Two migrant women have been recognized for their contribution to Australian agriculture after building large-scale farms

DARWIN, Australia — Two women farmers originally from Germany and Thailand have been recognized for their outstanding contribution to northern Australian agriculture.

From humble beginnings with tiny patches of dirt in the nation’s harshest climate, Gabi Bloecker and Tou Saramat Ruchkaew have developed large-scale horticulture businesses supplying the major supermarket chains.

The women were given the Women in Agriculture Award for their work in the Northern Territory and Western Australia at Darwin’s Food Future’s conference.

“It’s been tough and demanding, but also very exciting and rewarding,” Bloecker, 63, said in a statement on May 20.

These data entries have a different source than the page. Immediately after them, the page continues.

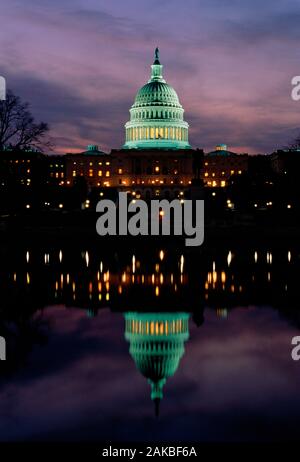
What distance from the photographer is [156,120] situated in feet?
495

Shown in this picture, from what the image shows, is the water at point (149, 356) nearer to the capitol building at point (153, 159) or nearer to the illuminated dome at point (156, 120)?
the capitol building at point (153, 159)

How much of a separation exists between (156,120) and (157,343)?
139 m

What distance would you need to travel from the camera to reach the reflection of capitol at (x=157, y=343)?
12945 millimetres

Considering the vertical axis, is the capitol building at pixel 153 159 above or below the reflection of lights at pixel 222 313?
above

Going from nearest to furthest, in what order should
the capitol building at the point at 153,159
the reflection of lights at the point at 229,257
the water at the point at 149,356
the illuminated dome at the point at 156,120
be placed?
the water at the point at 149,356 < the reflection of lights at the point at 229,257 < the capitol building at the point at 153,159 < the illuminated dome at the point at 156,120

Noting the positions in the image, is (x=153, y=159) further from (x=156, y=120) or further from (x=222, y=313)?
(x=222, y=313)

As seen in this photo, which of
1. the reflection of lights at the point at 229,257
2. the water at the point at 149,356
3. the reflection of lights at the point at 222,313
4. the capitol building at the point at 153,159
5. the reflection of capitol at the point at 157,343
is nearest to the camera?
the water at the point at 149,356

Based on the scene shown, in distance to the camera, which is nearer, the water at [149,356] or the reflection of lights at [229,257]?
the water at [149,356]

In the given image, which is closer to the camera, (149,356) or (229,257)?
(149,356)

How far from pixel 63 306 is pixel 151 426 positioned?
10067mm

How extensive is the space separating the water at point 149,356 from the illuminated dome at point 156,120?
416 feet

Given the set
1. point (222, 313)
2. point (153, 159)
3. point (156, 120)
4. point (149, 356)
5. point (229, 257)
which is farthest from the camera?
point (156, 120)

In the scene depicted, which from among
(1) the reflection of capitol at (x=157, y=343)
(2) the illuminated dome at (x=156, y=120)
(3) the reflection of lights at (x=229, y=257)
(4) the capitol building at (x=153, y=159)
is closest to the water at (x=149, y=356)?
(1) the reflection of capitol at (x=157, y=343)

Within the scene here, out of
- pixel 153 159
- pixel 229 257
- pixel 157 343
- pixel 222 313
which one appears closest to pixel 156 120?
pixel 153 159
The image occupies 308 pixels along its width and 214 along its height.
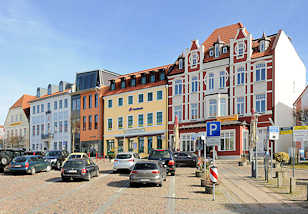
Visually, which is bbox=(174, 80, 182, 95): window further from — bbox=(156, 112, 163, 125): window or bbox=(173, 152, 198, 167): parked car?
bbox=(173, 152, 198, 167): parked car

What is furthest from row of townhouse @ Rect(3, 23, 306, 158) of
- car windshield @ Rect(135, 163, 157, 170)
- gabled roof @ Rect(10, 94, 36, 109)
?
gabled roof @ Rect(10, 94, 36, 109)

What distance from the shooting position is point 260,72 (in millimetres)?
42062

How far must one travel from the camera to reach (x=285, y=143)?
41.3m

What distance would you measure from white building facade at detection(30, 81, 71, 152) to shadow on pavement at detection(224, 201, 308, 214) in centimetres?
5611

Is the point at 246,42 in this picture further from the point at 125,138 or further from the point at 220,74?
the point at 125,138

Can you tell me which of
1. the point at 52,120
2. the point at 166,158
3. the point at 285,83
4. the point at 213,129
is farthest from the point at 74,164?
the point at 52,120

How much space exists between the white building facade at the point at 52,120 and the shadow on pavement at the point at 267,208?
56.1m

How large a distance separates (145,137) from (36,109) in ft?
105

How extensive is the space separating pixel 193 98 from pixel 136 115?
422 inches

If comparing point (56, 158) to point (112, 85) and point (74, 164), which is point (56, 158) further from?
point (112, 85)

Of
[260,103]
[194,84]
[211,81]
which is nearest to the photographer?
[260,103]

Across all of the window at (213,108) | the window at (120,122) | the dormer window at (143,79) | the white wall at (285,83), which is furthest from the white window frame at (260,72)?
the window at (120,122)

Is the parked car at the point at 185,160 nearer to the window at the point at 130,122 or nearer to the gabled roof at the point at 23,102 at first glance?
the window at the point at 130,122

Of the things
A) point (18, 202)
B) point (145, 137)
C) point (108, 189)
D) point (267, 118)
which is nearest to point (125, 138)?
point (145, 137)
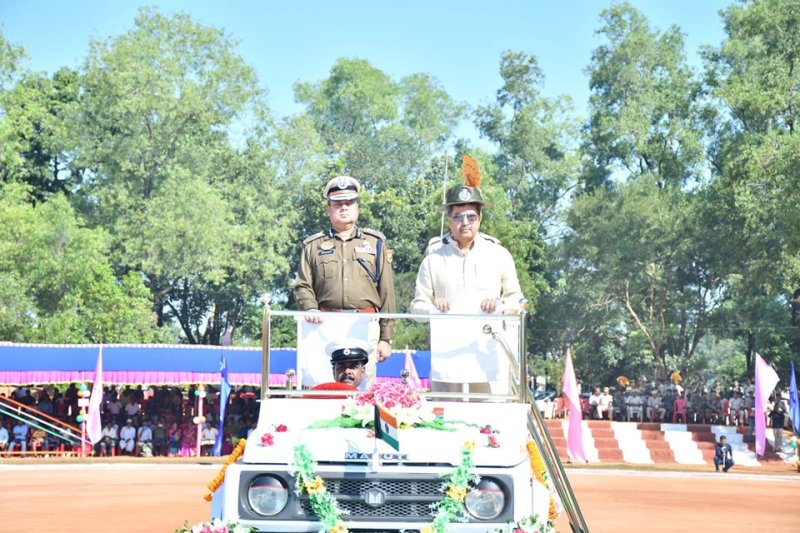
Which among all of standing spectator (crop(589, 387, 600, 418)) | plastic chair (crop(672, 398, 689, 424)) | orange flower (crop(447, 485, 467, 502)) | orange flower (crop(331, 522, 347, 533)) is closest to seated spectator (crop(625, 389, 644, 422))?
standing spectator (crop(589, 387, 600, 418))

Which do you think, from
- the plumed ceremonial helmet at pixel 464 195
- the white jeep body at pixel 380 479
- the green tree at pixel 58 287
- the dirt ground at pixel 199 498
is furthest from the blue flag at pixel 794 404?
the white jeep body at pixel 380 479

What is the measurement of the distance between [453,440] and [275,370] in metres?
26.8

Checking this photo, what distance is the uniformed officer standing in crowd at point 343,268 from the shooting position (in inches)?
412

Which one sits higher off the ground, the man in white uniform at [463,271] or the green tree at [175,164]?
the green tree at [175,164]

She traveled to Western Australia’s Kimberley region in 1983 after a phone call from her husband Wilhelm, promising great soil and endless sunshine and water.

Tou Saramat Ruchkaew got her start in the mango industry after she and her husband Ian Quin bought a house on two hectares of land. (Suraj R/Unsplash)

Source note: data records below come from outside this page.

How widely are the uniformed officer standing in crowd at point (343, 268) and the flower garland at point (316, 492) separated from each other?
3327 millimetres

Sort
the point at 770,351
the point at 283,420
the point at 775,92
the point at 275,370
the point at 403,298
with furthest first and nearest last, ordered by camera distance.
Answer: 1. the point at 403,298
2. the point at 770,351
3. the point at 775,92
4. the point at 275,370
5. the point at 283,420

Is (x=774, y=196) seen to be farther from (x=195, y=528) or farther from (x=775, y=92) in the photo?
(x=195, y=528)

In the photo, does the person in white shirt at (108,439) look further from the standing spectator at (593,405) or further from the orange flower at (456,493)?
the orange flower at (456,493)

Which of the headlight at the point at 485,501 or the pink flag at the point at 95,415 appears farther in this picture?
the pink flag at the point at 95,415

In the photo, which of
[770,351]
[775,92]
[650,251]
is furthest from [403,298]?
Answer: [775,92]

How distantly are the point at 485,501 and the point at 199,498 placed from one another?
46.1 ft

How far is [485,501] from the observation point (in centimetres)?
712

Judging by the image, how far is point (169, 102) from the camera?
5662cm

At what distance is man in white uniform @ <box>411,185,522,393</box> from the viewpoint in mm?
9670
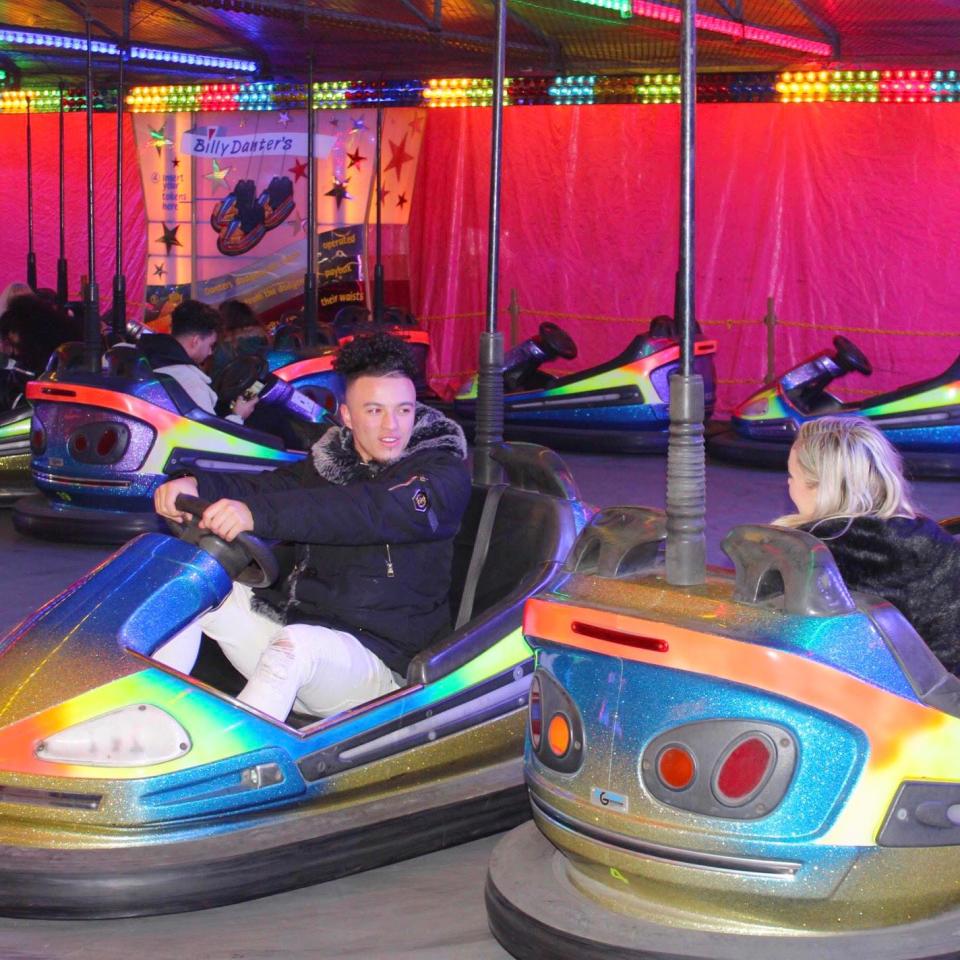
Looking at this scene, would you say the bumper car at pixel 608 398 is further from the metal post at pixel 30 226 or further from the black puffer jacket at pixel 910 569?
the black puffer jacket at pixel 910 569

The pair pioneered farming in the Ord River Irrigation Area and these days own a multi-property family-run enterprise growing melons, pumpkins, corn, chickpeas, and beans.

“I had to market our produce as a 25-year old female immigrant to older Greek and Italian agents in the Melbourne and Sydney markets, and that was extremely challenging,” she said, recounting her first years in Australia.

It’s a sentiment shared by Ruchkaew, 56, who came to Darwin from Bangkok to study business in 1992 and build a life with her husband, Ian Quin.

“Not everyone was accepting of a young Asian girl in the industry at first, but overall, Australia has provided me with opportunities I couldn’t get in my own country, and I’m really grateful and proud,” she said.

“We came here with nothing, and we’ve just worked away.”

Ruchkaew got her start in the mango industry after she and Quin bought a house on two hectares of land. Tou’s Garden began humbly in 1993 on a rundown mango farm at Howard Springs. The owners undertook the first harvest with a wheelbarrow, single picking stick, and two guard dogs looking on.

“We had 100 mango trees, so I picked them to pay my university fees,” she said.

Almost 30 years later, she owns the Northern Territory’s largest mango farm, with 55,000 trees supplying supermarkets around Australia.

Jane McNamara was also honored for her work as mayor of Finders Shire developing new agriculture projects and campaigning for improved transport and digital communications infrastructure in northwestern Queensland.

“The award recipients have all contributed enormously to the north and deserve to be recognized,” NT Farmers Association chief executive Paul Burke said.

“Without them, our industry would not be as strong and innovative as it is today.”

The North Australia Food Futures Conference is an annual event focused on developing agriculture in northern Australia.